| Data shown |
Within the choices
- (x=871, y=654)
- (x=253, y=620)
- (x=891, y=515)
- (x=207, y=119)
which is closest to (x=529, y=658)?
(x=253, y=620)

| Goal of the exercise |
Can you write out the material above word for word, keeping every line and coordinate unchanged?

| Exercise result |
Within the choices
- (x=871, y=654)
- (x=253, y=620)
- (x=891, y=515)
- (x=207, y=119)
which is closest to (x=529, y=658)?
(x=253, y=620)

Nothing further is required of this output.